I think it would be fascinating to have visibility of this especially when using client and server products where it's not configurable (or not even documented).

[thecliguy]

RFC 8308 defines an extension mechanism for SSH, enabling peers to signal support for and negotiate certain capabilities. One of the extensions to use this mechanism is server-sig-algs, where a server provides a client with list of signature algorithms that it supports as part of a publickey authentication. The client begins by including the value ext-info-c in the kex_algorithms field of a SSH_MSG_KEXINIT message that’s sent to a server and then prepares for the server to respond with an SSH_MSG_EXT_INFO message containing server-sig-algs=alg1,alg2,....

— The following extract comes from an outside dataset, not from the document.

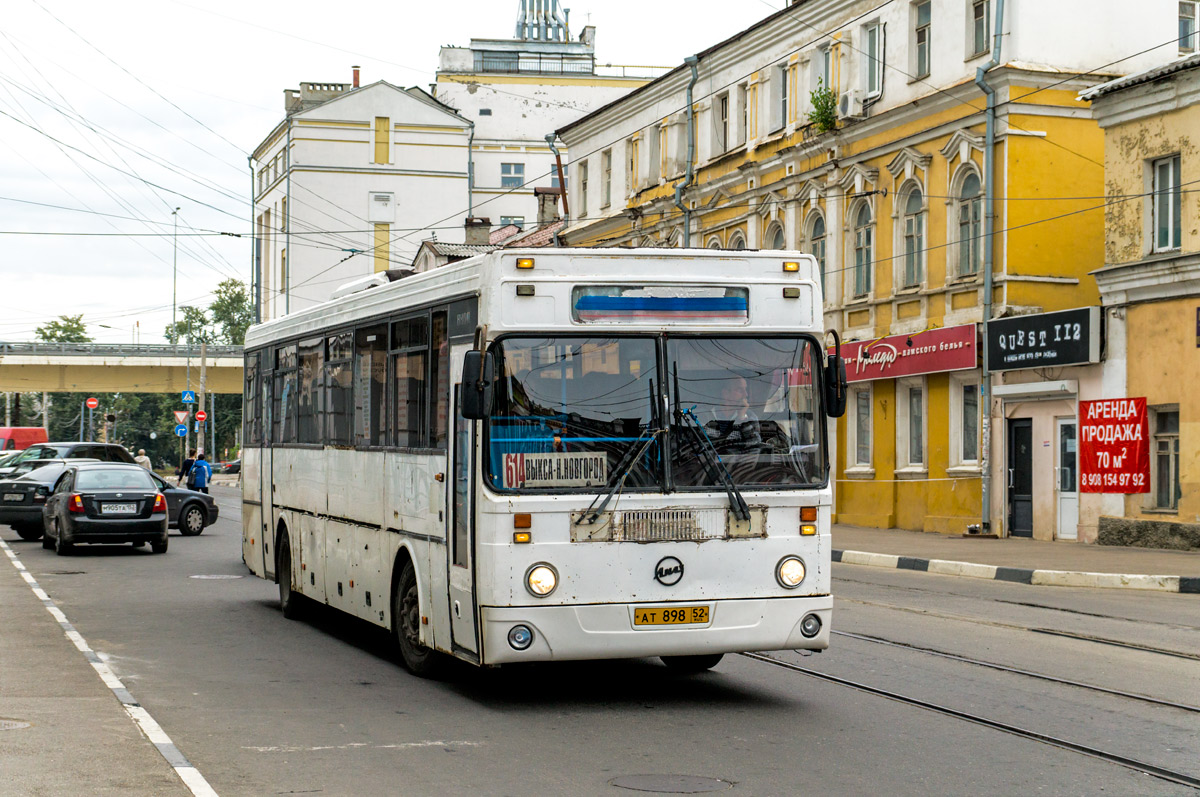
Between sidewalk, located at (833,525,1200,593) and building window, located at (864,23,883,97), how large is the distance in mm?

I'd like to try and make ssh-audit read server-sig-algs that's returned by a server. Here's how far I've got with a very rough proof of concept...

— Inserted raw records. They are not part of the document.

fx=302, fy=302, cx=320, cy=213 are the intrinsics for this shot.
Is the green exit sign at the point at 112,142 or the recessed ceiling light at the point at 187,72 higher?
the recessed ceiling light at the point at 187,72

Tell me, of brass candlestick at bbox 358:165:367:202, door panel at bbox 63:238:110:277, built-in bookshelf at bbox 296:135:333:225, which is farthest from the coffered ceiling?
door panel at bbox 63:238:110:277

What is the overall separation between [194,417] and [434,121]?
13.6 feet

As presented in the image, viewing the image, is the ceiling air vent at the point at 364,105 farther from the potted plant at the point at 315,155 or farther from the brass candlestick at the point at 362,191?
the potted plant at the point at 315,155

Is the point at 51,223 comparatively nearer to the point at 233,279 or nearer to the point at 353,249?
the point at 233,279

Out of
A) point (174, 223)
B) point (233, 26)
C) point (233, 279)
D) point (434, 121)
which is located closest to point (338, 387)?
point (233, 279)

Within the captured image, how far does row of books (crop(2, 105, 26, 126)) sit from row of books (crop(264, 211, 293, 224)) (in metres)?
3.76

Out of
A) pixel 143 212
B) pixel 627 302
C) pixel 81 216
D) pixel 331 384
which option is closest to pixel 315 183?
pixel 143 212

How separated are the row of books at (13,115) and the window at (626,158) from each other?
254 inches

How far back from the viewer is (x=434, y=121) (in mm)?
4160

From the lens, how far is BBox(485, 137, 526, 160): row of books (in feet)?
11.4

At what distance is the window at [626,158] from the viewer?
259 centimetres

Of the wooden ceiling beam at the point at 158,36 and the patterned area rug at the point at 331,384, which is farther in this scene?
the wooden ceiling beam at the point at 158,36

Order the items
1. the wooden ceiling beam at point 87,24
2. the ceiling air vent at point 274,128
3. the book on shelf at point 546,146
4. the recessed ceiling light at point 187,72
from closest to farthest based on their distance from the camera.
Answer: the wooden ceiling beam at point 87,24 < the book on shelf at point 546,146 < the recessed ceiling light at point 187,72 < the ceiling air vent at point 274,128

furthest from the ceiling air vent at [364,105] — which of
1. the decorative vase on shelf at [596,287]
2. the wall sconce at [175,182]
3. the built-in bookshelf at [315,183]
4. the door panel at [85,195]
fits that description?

1. Modified hostkeytest.py > perform_test > s.send_kexinit:

# Include 'ext-info-c' in the kex_algorithms field of the SSH_MSG_KEXINIT message that’s sent to a server.
s.send_kexinit(key_exchanges=[kex_str, 'ext-info-c'], hostkeys=[host_key_type], ciphers=server_kex.server.encryption, macs=server_kex.server.mac, compressions=server_kex.server.compression, languages=server_kex.server.languages)

2. Once kex_group.send_init(s) is invoked, an OpenSSH server will now return an SSH_MSG_EXT_INFO message. This can be seen on an Ubuntu server by tailing /var/log/auth.log and grepping for SSH2_MSG_EXT_INFO when scanning with ssh-audit, EG:

~$ sudo tail -f /var/log/auth.log | grep SSH2_MSG_EXT_INFO
Apr 29 23:57:18 SANDBOX01 sshd[241536]: debug1: Sending SSH2_MSG_EXT_INFO [preauth]

@jtesta : I've dabbled with various things but I really have no idea how to intercept and read the SSH_MSG_EXT_INFO message that's returned by an SSH server. Please can you offer some guidance on how to do this?